▶ Brief: Output the data verbatim, with nothing added or dropped.

(Source data)
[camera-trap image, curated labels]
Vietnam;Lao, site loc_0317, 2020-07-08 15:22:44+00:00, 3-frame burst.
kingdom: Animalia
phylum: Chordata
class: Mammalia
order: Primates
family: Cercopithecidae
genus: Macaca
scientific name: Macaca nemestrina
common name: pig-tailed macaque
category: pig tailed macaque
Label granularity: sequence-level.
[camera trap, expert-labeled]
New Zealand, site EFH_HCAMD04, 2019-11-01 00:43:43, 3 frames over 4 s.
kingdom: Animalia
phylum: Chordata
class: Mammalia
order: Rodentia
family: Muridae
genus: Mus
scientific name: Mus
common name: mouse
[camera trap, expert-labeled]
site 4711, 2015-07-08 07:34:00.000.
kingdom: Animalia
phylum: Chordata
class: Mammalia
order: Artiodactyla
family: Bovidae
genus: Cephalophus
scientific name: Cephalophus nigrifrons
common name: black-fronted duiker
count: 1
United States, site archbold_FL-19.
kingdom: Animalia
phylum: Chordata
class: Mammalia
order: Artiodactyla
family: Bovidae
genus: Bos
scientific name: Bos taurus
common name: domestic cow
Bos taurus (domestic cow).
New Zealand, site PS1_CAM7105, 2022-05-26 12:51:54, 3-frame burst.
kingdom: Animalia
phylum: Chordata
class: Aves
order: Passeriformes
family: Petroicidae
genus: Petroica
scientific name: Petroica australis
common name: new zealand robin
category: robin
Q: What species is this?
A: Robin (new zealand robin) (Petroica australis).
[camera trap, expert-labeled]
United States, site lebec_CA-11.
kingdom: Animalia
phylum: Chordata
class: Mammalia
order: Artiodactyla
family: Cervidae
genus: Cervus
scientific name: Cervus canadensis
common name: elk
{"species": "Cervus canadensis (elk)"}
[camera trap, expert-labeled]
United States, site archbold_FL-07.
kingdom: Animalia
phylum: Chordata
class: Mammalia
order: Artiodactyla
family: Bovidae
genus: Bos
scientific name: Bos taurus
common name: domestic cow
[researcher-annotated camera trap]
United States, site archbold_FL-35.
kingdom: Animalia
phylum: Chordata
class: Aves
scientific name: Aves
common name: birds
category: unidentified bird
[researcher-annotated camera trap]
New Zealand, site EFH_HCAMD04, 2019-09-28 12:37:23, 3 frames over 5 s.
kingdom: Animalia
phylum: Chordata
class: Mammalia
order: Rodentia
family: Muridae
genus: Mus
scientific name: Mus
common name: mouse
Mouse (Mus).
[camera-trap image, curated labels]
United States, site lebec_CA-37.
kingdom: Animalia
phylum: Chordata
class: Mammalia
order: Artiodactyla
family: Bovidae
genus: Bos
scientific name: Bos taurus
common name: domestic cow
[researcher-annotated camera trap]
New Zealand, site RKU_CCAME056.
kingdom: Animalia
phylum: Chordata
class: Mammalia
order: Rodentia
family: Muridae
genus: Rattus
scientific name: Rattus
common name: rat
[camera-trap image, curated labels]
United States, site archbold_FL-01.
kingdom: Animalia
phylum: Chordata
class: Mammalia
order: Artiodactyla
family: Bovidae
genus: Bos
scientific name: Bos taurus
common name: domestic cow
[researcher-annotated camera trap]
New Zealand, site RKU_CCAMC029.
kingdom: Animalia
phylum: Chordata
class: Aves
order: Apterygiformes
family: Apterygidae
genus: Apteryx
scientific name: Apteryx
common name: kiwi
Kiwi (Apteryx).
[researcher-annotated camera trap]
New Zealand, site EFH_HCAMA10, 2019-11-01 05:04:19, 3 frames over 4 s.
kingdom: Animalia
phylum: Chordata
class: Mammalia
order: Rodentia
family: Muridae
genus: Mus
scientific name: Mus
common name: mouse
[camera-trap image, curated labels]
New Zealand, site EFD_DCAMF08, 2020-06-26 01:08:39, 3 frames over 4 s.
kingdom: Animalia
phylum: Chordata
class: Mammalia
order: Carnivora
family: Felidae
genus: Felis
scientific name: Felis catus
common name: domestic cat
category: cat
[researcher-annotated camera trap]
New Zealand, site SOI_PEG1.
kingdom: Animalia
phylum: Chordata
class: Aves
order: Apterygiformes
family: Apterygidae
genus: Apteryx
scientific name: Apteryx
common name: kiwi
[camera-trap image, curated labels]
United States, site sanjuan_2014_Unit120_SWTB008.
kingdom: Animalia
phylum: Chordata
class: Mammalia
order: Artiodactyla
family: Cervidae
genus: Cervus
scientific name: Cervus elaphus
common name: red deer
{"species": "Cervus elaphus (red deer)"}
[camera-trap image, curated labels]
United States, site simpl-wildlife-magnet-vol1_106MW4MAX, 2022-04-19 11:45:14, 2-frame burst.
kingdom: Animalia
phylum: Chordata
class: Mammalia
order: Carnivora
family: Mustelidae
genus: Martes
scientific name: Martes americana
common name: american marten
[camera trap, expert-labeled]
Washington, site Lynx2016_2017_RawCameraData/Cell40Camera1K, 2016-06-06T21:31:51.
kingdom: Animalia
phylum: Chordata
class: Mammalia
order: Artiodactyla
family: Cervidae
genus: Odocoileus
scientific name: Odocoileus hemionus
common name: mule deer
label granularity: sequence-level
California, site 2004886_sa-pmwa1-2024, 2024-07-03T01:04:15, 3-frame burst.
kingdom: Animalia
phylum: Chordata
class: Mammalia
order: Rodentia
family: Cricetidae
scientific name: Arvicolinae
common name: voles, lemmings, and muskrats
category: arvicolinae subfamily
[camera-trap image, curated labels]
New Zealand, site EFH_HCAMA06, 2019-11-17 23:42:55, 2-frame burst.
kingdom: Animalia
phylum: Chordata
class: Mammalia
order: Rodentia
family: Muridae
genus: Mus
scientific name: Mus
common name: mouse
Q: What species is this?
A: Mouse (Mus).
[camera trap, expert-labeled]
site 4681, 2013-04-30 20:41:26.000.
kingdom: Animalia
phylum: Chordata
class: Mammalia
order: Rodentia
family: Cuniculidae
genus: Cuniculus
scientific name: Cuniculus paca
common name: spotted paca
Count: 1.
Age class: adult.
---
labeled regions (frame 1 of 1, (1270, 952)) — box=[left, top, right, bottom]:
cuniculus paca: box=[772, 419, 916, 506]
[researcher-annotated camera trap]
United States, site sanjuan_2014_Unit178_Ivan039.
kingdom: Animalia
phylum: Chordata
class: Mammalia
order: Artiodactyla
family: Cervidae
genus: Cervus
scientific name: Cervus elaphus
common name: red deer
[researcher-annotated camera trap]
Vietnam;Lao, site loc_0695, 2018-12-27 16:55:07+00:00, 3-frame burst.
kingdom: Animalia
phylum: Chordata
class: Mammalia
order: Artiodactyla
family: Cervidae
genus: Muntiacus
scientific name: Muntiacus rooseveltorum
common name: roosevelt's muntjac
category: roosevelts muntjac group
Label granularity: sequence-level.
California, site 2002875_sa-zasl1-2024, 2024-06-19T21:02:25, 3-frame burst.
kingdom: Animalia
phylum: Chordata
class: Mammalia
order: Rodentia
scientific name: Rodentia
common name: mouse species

▶ Exercise response:
[camera-trap image, curated labels]
Vietnam;Lao, site loc_0317, 2020-07-08 15:22:44+00:00, 3-frame burst.
kingdom: Animalia
phylum: Chordata
class: Mammalia
order: Primates
family: Cercopithecidae
genus: Macaca
scientific name: Macaca nemestrina
common name: pig-tailed macaque
category: pig tailed macaque
Label granularity: sequence-level.
[camera trap, expert-labeled]
New Zealand, site EFH_HCAMD04, 2019-11-01 00:43:43, 3 frames over 4 s.
kingdom: Animalia
phylum: Chordata
class: Mammalia
order: Rodentia
family: Muridae
genus: Mus
scientific name: Mus
common name: mouse
[camera trap, expert-labeled]
site 4711, 2015-07-08 07:34:00.000.
kingdom: Animalia
phylum: Chordata
class: Mammalia
order: Artiodactyla
family: Bovidae
genus: Cephalophus
scientific name: Cephalophus nigrifrons
common name: black-fronted duiker
count: 1
United States, site archbold_FL-19.
kingdom: Animalia
phylum: Chordata
class: Mammalia
order: Artiodactyla
family: Bovidae
genus: Bos
scientific name: Bos taurus
common name: domestic cow
Bos taurus (domestic cow).
New Zealand, site PS1_CAM7105, 2022-05-26 12:51:54, 3-frame burst.
kingdom: Animalia
phylum: Chordata
class: Aves
order: Passeriformes
family: Petroicidae
genus: Petroica
scientific name: Petroica australis
common name: new zealand robin
category: robin
Q: What species is this?
A: Robin (new zealand robin) (Petroica australis).
[camera trap, expert-labeled]
United States, site lebec_CA-11.
kingdom: Animalia
phylum: Chordata
class: Mammalia
order: Artiodactyla
family: Cervidae
genus: Cervus
scientific name: Cervus canadensis
common name: elk
{"species": "Cervus canadensis (elk)"}
[camera trap, expert-labeled]
United States, site archbold_FL-07.
kingdom: Animalia
phylum: Chordata
class: Mammalia
order: Artiodactyla
family: Bovidae
genus: Bos
scientific name: Bos taurus
common name: domestic cow
[researcher-annotated camera trap]
United States, site archbold_FL-35.
kingdom: Animalia
phylum: Chordata
class: Aves
scientific name: Aves
common name: birds
category: unidentified bird
[researcher-annotated camera trap]
New Zealand, site EFH_HCAMD04, 2019-09-28 12:37:23, 3 frames over 5 s.
kingdom: Animalia
phylum: Chordata
class: Mammalia
order: Rodentia
family: Muridae
genus: Mus
scientific name: Mus
common name: mouse
Mouse (Mus).
[camera-trap image, curated labels]
United States, site lebec_CA-37.
kingdom: Animalia
phylum: Chordata
class: Mammalia
order: Artiodactyla
family: Bovidae
genus: Bos
scientific name: Bos taurus
common name: domestic cow
[researcher-annotated camera trap]
New Zealand, site RKU_CCAME056.
kingdom: Animalia
phylum: Chordata
class: Mammalia
order: Rodentia
family: Muridae
genus: Rattus
scientific name: Rattus
common name: rat
[camera-trap image, curated labels]
United States, site archbold_FL-01.
kingdom: Animalia
phylum: Chordata
class: Mammalia
order: Artiodactyla
family: Bovidae
genus: Bos
scientific name: Bos taurus
common name: domestic cow
[researcher-annotated camera trap]
New Zealand, site RKU_CCAMC029.
kingdom: Animalia
phylum: Chordata
class: Aves
order: Apterygiformes
family: Apterygidae
genus: Apteryx
scientific name: Apteryx
common name: kiwi
Kiwi (Apteryx).
[researcher-annotated camera trap]
New Zealand, site EFH_HCAMA10, 2019-11-01 05:04:19, 3 frames over 4 s.
kingdom: Animalia
phylum: Chordata
class: Mammalia
order: Rodentia
family: Muridae
genus: Mus
scientific name: Mus
common name: mouse
[camera-trap image, curated labels]
New Zealand, site EFD_DCAMF08, 2020-06-26 01:08:39, 3 frames over 4 s.
kingdom: Animalia
phylum: Chordata
class: Mammalia
order: Carnivora
family: Felidae
genus: Felis
scientific name: Felis catus
common name: domestic cat
category: cat
[researcher-annotated camera trap]
New Zealand, site SOI_PEG1.
kingdom: Animalia
phylum: Chordata
class: Aves
order: Apterygiformes
family: Apterygidae
genus: Apteryx
scientific name: Apteryx
common name: kiwi
[camera-trap image, curated labels]
United States, site sanjuan_2014_Unit120_SWTB008.
kingdom: Animalia
phylum: Chordata
class: Mammalia
order: Artiodactyla
family: Cervidae
genus: Cervus
scientific name: Cervus elaphus
common name: red deer
{"species": "Cervus elaphus (red deer)"}
[camera-trap image, curated labels]
United States, site simpl-wildlife-magnet-vol1_106MW4MAX, 2022-04-19 11:45:14, 2-frame burst.
kingdom: Animalia
phylum: Chordata
class: Mammalia
order: Carnivora
family: Mustelidae
genus: Martes
scientific name: Martes americana
common name: american marten
[camera trap, expert-labeled]
Washington, site Lynx2016_2017_RawCameraData/Cell40Camera1K, 2016-06-06T21:31:51.
kingdom: Animalia
phylum: Chordata
class: Mammalia
order: Artiodactyla
family: Cervidae
genus: Odocoileus
scientific name: Odocoileus hemionus
common name: mule deer
label granularity: sequence-level
California, site 2004886_sa-pmwa1-2024, 2024-07-03T01:04:15, 3-frame burst.
kingdom: Animalia
phylum: Chordata
class: Mammalia
order: Rodentia
family: Cricetidae
scientific name: Arvicolinae
common name: voles, lemmings, and muskrats
category: arvicolinae subfamily
[camera-trap image, curated labels]
New Zealand, site EFH_HCAMA06, 2019-11-17 23:42:55, 2-frame burst.
kingdom: Animalia
phylum: Chordata
class: Mammalia
order: Rodentia
family: Muridae
genus: Mus
scientific name: Mus
common name: mouse
Q: What species is this?
A: Mouse (Mus).
[camera trap, expert-labeled]
site 4681, 2013-04-30 20:41:26.000.
kingdom: Animalia
phylum: Chordata
class: Mammalia
order: Rodentia
family: Cuniculidae
genus: Cuniculus
scientific name: Cuniculus paca
common name: spotted paca
Count: 1.
Age class: adult.
---
labeled regions (frame 1 of 1, (1270, 952)) — box=[left, top, right, bottom]:
cuniculus paca: box=[772, 419, 916, 506]
[researcher-annotated camera trap]
United States, site sanjuan_2014_Unit178_Ivan039.
kingdom: Animalia
phylum: Chordata
class: Mammalia
order: Artiodactyla
family: Cervidae
genus: Cervus
scientific name: Cervus elaphus
common name: red deer
[researcher-annotated camera trap]
Vietnam;Lao, site loc_0695, 2018-12-27 16:55:07+00:00, 3-frame burst.
kingdom: Animalia
phylum: Chordata
class: Mammalia
order: Artiodactyla
family: Cervidae
genus: Muntiacus
scientific name: Muntiacus rooseveltorum
common name: roosevelt's muntjac
category: roosevelts muntjac group
Label granularity: sequence-level.
California, site 2002875_sa-zasl1-2024, 2024-06-19T21:02:25, 3-frame burst.
kingdom: Animalia
phylum: Chordata
class: Mammalia
order: Rodentia
scientific name: Rodentia
common name: mouse species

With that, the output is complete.